İşte bu durum herkesi özelikle de bölge ülkelerini derin bir endişe ve kaygıya itti.
Tabi ki en başta bölgenin ikinci büyük ülkesi olan Türkiye’yi bir şekilde harekete geçmeye zorladı.
Çünkü her an hem etnik hem de mezhepsel fay hatları tetiklenebilir.
Türkiye’nin bu durumda harekete geçmesi değil geçmemesi tuhaf olurdu.Çünkü birinci derecede etkilenecek ülkelerin başında Türkiye geliyor.
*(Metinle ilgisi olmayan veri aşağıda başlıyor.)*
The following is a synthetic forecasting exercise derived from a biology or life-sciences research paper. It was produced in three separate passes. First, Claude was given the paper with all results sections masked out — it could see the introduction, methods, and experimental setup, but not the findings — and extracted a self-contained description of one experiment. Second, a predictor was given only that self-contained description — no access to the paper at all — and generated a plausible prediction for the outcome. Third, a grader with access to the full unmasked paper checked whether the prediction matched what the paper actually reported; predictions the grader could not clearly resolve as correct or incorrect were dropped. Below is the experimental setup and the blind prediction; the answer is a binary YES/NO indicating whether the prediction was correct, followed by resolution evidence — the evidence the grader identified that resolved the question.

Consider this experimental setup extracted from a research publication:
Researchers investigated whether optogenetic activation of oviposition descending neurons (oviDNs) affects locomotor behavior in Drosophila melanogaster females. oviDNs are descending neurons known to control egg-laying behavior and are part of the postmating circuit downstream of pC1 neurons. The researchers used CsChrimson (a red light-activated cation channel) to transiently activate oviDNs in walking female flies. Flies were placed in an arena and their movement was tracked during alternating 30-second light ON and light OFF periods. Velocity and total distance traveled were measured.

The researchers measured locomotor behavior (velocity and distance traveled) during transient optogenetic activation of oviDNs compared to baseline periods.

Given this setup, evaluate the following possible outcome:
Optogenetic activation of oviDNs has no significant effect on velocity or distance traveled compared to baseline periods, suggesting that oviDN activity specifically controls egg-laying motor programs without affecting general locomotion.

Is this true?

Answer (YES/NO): NO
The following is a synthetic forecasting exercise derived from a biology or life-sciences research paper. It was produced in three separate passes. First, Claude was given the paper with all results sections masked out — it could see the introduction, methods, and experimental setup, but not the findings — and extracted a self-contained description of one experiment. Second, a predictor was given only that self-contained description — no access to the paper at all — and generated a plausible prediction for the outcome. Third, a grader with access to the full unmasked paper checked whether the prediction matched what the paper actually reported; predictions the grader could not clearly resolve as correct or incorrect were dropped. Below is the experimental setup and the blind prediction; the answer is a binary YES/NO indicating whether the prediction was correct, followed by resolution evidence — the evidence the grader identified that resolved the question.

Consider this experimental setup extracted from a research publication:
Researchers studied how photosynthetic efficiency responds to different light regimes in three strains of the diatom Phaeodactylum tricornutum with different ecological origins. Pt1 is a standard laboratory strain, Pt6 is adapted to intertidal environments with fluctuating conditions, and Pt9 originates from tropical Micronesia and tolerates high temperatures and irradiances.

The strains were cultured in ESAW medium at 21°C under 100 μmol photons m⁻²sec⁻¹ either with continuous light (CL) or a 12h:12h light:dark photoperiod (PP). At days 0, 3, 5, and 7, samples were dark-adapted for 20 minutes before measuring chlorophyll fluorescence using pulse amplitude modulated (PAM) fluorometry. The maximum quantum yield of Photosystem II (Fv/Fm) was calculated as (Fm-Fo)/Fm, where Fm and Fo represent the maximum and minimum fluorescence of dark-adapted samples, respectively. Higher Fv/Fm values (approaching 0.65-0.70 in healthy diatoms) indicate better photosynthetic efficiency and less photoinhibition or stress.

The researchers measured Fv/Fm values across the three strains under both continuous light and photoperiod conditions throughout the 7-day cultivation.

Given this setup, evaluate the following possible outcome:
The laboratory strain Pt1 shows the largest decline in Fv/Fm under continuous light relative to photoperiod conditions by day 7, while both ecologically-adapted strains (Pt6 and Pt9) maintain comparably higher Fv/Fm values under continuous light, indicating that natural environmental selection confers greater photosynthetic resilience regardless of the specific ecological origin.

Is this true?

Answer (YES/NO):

Siyasi fay hatları değişen bir bölgeye yaşıyorsanız buna yönelik bir duruş sergilememeniz mümkün değil. Birinci Körfez Savaşı’nda Irak’ta Kürtler siyasi haritanın değişmesi sonucu bir bölgesel Kürt yönetimine kavuştular.
ABD’nin Irak işgali PKK’yı tekrar silaha sarılmaya teşvik etti. Ve 3 ülkede daha parti kurdu
Irak’ta yıllardır egemen olan Sünni yönetim gitti yerine Şii iktidarlar geldi. IŞİD gibi bir zebani örgüt kuruldu ve Avrupa’daki pek çok ülkeden büyük toprak parçasını 2 yıl yönetti.
Suriye iç savaşı kuzey Suriye yi (Rojava) yarattı.
Türkiye ise Kıbrıs’tan sonra ilk defa başka bir ülkenin topraklarında yönetime kavuştu ve ilk defa onlarca silahlı örgüte Suriye’de hamilik yapmaya başladı. Tüm bunlar İran gücünün zirvesinde iken oldu.
Ve şu anda kendisinin dahil olacağı bir savaş ile karşı karşıya. Ve bu olasılık hiç de uzak değil. Hal böyle iken Türkiye de olup bitenleri bir iç politika malzemesi ya da gündem değiştirme olarak okumak ne derece sahici bir durum olur.
Hele ki Kürt meselesi gibi 45 yıldır şiddet sarmalı ile anılan bir meseleyi bir numaralı gündem haline getirmek kadar riskli bir şey yokken ve bu riskin sonuçlarını kestirmek mümkün değilken.
Nasıl bir akıl ki böylesi bir kaynayan coğrafyada bunu gündem değiştirmek için ortaya atsın.